I recently had a couple of girlfriends over on a hot summer Saturday afternoon. I put a bottle of rosé into the fridge to chill. I would say it was in the fridge for a little over an hour before I pulled it out, opened the bottle, poured myself a small taste, smelled it….very hot and acidic, but fruit notes were in there somewhere. I thought, sometimes a wine just needs to breath a minute. But I wasn’t sure if it was off. I smelled it again and tasted ……. Eeeegh! Ok, maybe the awful taste was from the fact that I brushed my teeth earlier and the lingering taste of peppermint with wine was not melding well. I rinsed my mouth with water, drank some water, and tried the wine again…….Aoooaaack! All in the while, my girlfriends had stopped chatting and were giving me quizzical looks with disgust.
I took my small taster glass over to my husband (he has an excellent nose) who smelled it and said, “Nope, this has turned. I wouldn’t drink it.”
Usually if a wine is bad or turned as they say it is pretty distinct. Wine changes due to the slow exposure to air and the bacteria living in the wine. Bacteria feed off of the sugar/alcohol and found in wine. Over time the bacteria can convert the alcohol to acetic acid which is, vinegar. However, there are those rare times, perhaps, it hasn’t fully turned or its just “off”.
The wine was composed of 70% Syrah, and 30% Viognier. I had even tasted it at the winery before I bought it so I know it could taste amazing. So, how do you know if a wine has turned?
From previous experience it was pretty obvious, it smelled and tasted like vinegar.
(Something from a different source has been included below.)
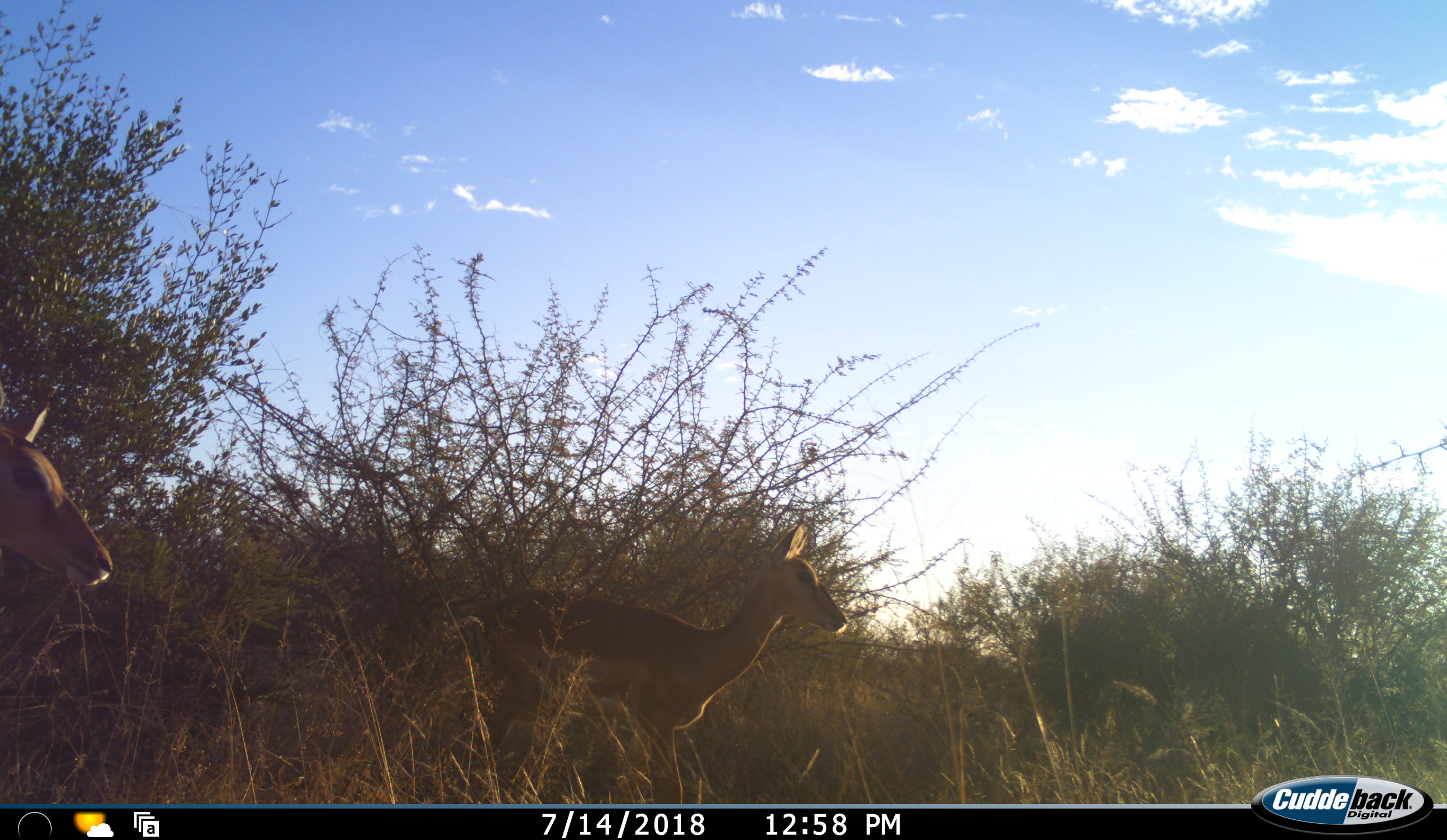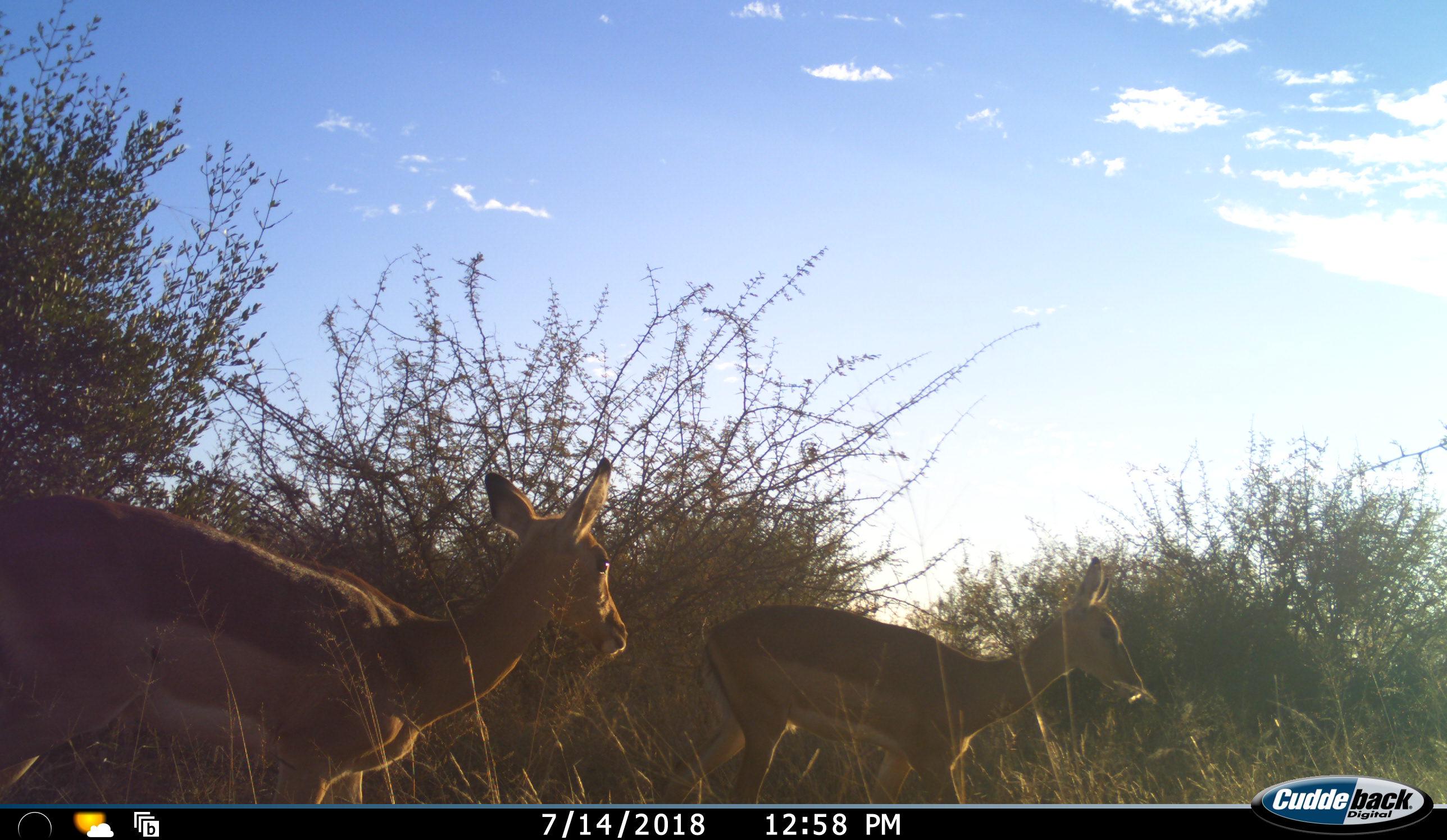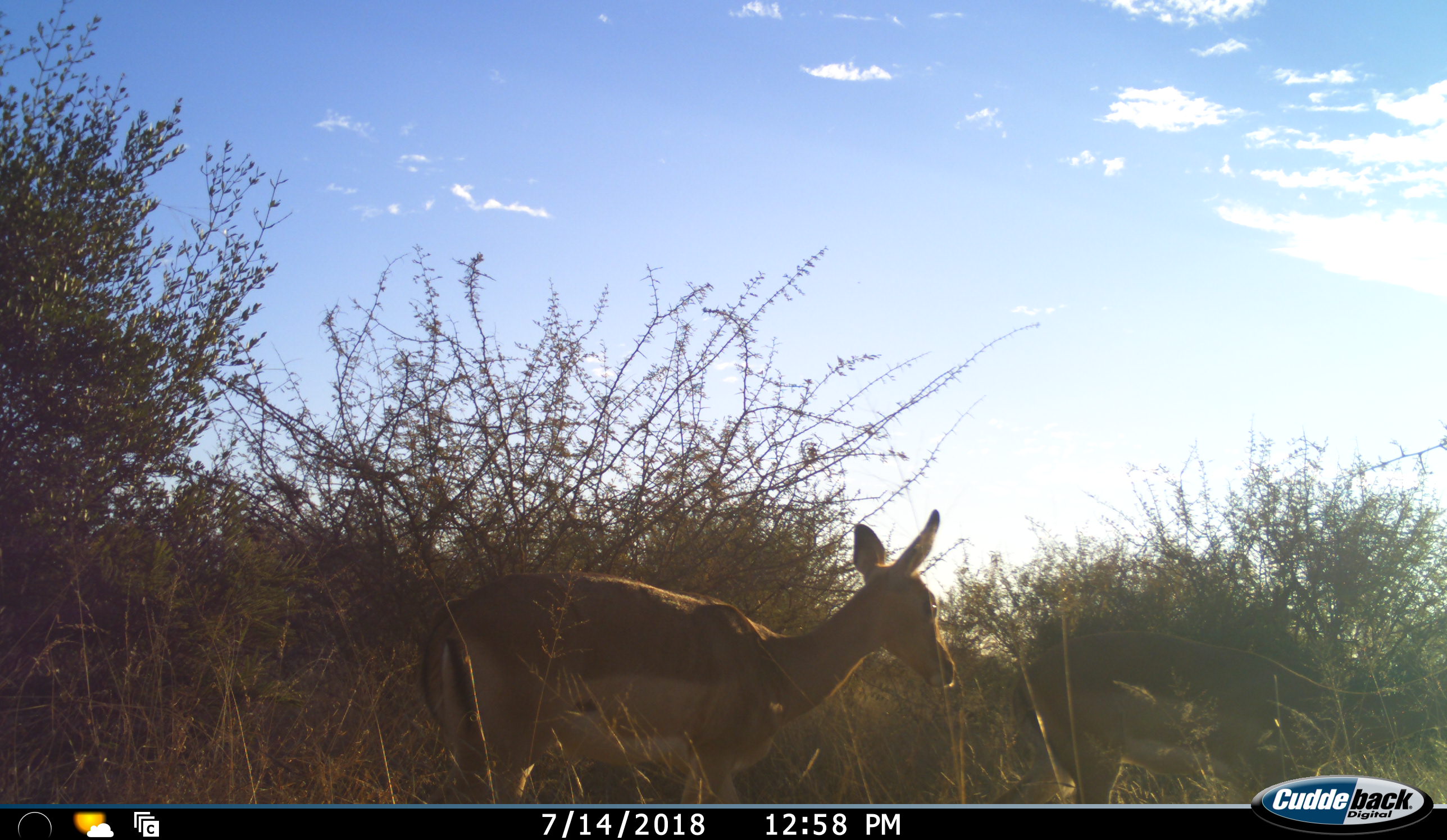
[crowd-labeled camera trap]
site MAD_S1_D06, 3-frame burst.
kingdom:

Or it smelled like hot water with a metallic edge to it. But there is definitely heat. Although, this time around was slightly different. The wine had a very hot and acidic smell to it but sometimes a Pinot Noir does as well the first time you open it which could be due to the sulfur addition made just before bottling. Or that the wine just needs to be oxidized a little and allowed to breath. Big reds tend to need this.
Another possibility as to why the wine turned; time. I had bought the bottle during the beginning of the summer of 2016. There were a couple of hot days that summer and the wine is not stored in a cellar or temperature appropriate location. The vintage was 2014. Therefore, there are a lot of factors that could influence the turning of a wine. Personally, I should have drank the rosé (also biodynamically harvested and produced) the summer I bought it. I have yet to find a biodynamic and organic wine that I can hold onto for while. Don’t get me wrong, I do enjoy them and have tasted some that were truly memorable but they don’t seem to hold for a long period of time.
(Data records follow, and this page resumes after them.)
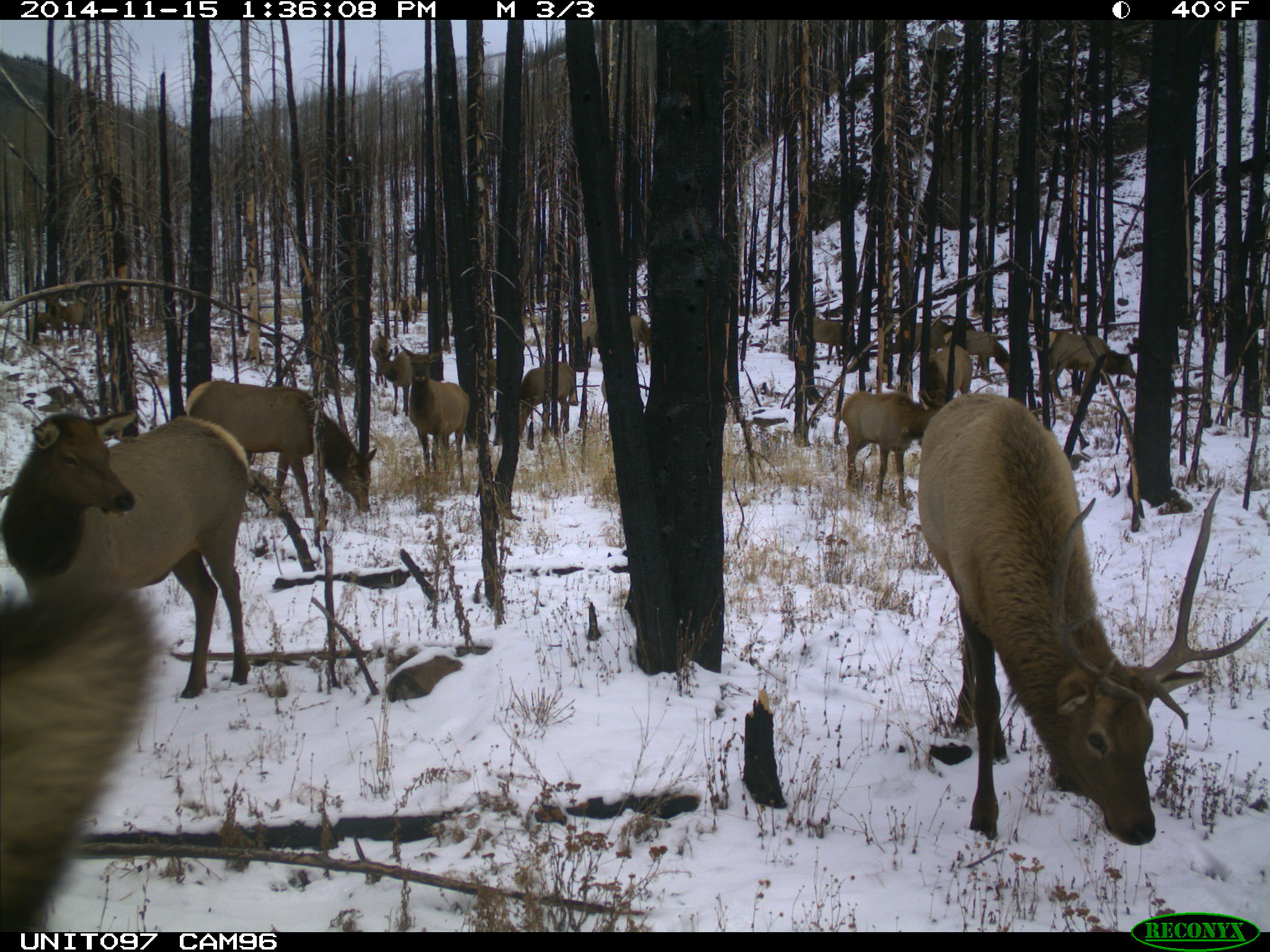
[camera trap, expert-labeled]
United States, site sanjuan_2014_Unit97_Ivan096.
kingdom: Animalia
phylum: Chordata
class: Mammalia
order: Artiodactyla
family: Cervidae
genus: Cervus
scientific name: Cervus elaphus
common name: red deer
Cervus elaphus (red deer).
My best guess is if it smells like vinegar, heat is escaping from the top, and it tastes like vinegar, urine, and minerals…..I would advice against drinking it. Besides, that doesn’t sound like something you would want to enjoy or share with friends.
This article does not contain the producer of the wine described. Due to the protection of the producer. At the time of purchase the wine tasted great.